Source extract

Seated Adduction & Abduction Exercises
-
Muscles
-
Your hip adductors, which include your adductor brevis, adductor longus, adductor magnus, pectineus and gracilis, are primarily located at the inside of your thighs. They pull your legs in toward your body, so exercises strengthening them involve squeezing your legs together. Hip abductors lift your legs out to the side. Your gluteus medius, gluteus minimus, gluteus maximus and tensor fasciae latae, which are located in your buttocks and at the outside of your thighs, are responsible for handling hip abduction.
Adducting Exercises
-
To target your adductors while sitting, you can perform level hip adduction on a machine or thigh ball squeezes. Most fitness facilities offer a hip adduction pulley machine. Sit on the unit and place your legs outside the thigh pads so that the pads are resting on the inside of your legs. Squeeze your legs together and then control them back out. To perform thigh ball squeezes, sit in a chair with your knees bent and feet on the floor and place a medicine ball or rubber ball in between your knees. Squeeze your knees together as hard as you can and then relax a moment before doing another repetition.

Recorded data:
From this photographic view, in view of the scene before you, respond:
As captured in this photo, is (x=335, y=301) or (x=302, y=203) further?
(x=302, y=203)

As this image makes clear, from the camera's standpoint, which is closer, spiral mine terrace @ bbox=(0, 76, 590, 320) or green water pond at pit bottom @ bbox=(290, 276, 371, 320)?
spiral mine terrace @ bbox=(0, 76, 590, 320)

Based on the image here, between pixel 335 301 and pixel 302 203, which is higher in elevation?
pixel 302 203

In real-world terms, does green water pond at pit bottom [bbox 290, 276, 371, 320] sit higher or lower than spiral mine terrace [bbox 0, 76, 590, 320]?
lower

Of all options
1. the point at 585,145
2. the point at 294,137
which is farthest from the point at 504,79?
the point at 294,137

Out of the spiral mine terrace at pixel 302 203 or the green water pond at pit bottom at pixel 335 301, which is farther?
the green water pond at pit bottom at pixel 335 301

==

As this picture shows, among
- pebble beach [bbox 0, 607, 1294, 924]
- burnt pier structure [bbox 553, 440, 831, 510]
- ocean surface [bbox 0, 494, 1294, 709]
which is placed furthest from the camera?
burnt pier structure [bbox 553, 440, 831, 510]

What you are asked to do
According to the seated adduction and abduction text, where are the hip adductors primarily located?

Solution to the problem
They are primarily located at the inside of the thighs.